EXERCISE OBJECTIVE: Duplicate the listing below line for line, with no changes to any word, number, or punctuation mark.

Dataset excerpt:
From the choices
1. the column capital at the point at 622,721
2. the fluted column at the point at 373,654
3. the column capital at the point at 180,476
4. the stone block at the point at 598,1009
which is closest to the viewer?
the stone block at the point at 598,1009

EXPECTED ANSWER:
From the choices
1. the column capital at the point at 622,721
2. the fluted column at the point at 373,654
3. the column capital at the point at 180,476
4. the stone block at the point at 598,1009
which is closest to the viewer?
the stone block at the point at 598,1009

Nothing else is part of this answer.